═══ DATA SUPPLIED ═══

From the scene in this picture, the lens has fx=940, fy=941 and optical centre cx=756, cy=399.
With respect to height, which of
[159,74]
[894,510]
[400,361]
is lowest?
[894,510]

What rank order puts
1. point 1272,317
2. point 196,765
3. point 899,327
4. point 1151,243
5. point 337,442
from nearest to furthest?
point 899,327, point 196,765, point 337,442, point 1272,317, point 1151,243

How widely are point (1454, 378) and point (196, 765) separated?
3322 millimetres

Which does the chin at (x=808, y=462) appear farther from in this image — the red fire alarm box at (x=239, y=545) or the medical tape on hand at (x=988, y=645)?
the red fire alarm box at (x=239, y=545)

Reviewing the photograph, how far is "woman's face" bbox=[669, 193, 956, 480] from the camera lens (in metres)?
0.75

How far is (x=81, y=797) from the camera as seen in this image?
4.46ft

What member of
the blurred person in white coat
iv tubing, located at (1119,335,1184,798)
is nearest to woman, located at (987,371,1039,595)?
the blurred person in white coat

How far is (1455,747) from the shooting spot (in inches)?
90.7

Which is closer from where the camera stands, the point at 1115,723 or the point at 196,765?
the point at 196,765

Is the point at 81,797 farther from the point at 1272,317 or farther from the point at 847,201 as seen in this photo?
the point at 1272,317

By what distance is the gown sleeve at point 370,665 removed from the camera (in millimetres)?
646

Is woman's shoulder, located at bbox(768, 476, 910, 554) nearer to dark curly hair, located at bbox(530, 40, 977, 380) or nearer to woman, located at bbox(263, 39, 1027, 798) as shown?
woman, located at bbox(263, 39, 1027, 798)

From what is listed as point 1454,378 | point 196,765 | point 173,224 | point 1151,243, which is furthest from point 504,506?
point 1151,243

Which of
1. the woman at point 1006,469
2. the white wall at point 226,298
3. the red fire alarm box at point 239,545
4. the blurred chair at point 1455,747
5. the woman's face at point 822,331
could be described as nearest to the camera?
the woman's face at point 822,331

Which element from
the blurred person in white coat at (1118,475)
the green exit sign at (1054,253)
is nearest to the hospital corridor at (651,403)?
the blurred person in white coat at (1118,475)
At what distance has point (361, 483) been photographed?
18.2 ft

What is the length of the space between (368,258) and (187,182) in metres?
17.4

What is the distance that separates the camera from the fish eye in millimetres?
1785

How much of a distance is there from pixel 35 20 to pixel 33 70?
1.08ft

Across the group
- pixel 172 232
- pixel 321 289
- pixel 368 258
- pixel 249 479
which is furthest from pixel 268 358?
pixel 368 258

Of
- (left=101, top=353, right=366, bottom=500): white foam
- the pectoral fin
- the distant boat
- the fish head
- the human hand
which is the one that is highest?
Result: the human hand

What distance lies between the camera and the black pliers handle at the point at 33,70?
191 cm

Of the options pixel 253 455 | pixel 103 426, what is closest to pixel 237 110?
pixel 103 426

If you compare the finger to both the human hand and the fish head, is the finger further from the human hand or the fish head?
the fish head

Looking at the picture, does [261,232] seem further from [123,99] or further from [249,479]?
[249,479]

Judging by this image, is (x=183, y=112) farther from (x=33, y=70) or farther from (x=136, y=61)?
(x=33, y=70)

═══

**TASK TO CARRY OUT**
Can you recast all the entries above as one numbered list, leaving out the blank lines?

**RESULT OF THE TASK**
1. From the scene in this picture, the lens has fx=940, fy=941 and optical centre cx=756, cy=399.
2. With respect to height, which of
3. [159,74]
4. [894,510]
5. [400,361]
6. is lowest?
7. [894,510]
8. What rank order puts
9. 1. point 1272,317
10. 2. point 196,765
11. 3. point 899,327
12. 4. point 1151,243
13. 5. point 337,442
14. from nearest to furthest?
15. point 899,327, point 196,765, point 337,442, point 1272,317, point 1151,243
16. How widely are point (1454, 378) and point (196, 765) separated?
17. 3322 millimetres
18. Which does the chin at (x=808, y=462) appear farther from in this image — the red fire alarm box at (x=239, y=545) or the medical tape on hand at (x=988, y=645)?
19. the red fire alarm box at (x=239, y=545)
20. Reviewing the photograph, how far is "woman's face" bbox=[669, 193, 956, 480] from the camera lens (in metres)?
21. 0.75
22. How far is (x=81, y=797) from the camera as seen in this image?
23. 4.46ft
24. What member of
25. the blurred person in white coat
26. iv tubing, located at (1119,335,1184,798)
27. is nearest to woman, located at (987,371,1039,595)?
28. the blurred person in white coat
29. How far is (1455,747) from the shooting spot (in inches)?
30. 90.7
31. Which is closer from where the camera stands, the point at 1115,723 or the point at 196,765?
32. the point at 196,765
33. Is the point at 81,797 farther from the point at 1272,317 or farther from the point at 847,201 as seen in this photo?
34. the point at 1272,317
35. By what distance is the gown sleeve at point 370,665 removed from the camera (in millimetres)?
36. 646
37. Is woman's shoulder, located at bbox(768, 476, 910, 554) nearer to dark curly hair, located at bbox(530, 40, 977, 380) or nearer to woman, located at bbox(263, 39, 1027, 798) as shown?
38. woman, located at bbox(263, 39, 1027, 798)
39. From what is listed as point 1454,378 | point 196,765 | point 173,224 | point 1151,243, which is furthest from point 504,506?
40. point 1151,243
41. Which of
42. 1. the woman at point 1006,469
43. 2. the white wall at point 226,298
44. 3. the red fire alarm box at point 239,545
45. 4. the blurred chair at point 1455,747
46. 5. the woman's face at point 822,331
47. could be described as nearest to the camera?
48. the woman's face at point 822,331
49. Which element from
50. the blurred person in white coat at (1118,475)
51. the green exit sign at (1054,253)
52. is nearest to the hospital corridor at (651,403)?
53. the blurred person in white coat at (1118,475)
54. At what distance has point (361, 483) been photographed?
55. 18.2 ft
56. What is the length of the space between (368,258) and (187,182) in metres?
57. 17.4
58. What is the distance that separates the camera from the fish eye in millimetres?
59. 1785
60. How much of a distance is there from pixel 35 20 to pixel 33 70?
61. 1.08ft
62. Across the group
63. - pixel 172 232
64. - pixel 321 289
65. - pixel 368 258
66. - pixel 249 479
67. which is furthest from pixel 268 358?
68. pixel 368 258
69. Of
70. - (left=101, top=353, right=366, bottom=500): white foam
71. - the pectoral fin
72. - the distant boat
73. - the fish head
74. - the human hand
75. which is the one that is highest?
76. Result: the human hand
77. What distance lies between the camera and the black pliers handle at the point at 33,70?
78. 191 cm
79. Of the options pixel 253 455 | pixel 103 426, what is closest to pixel 237 110?
80. pixel 103 426
81. If you compare the finger to both the human hand and the fish head, is the finger further from the human hand or the fish head?
82. the fish head
83. Looking at the picture, does [261,232] seem further from [123,99] or further from [249,479]?
84. [249,479]
85. Judging by this image, is (x=183, y=112) farther from (x=33, y=70) or farther from (x=136, y=61)?
86. (x=33, y=70)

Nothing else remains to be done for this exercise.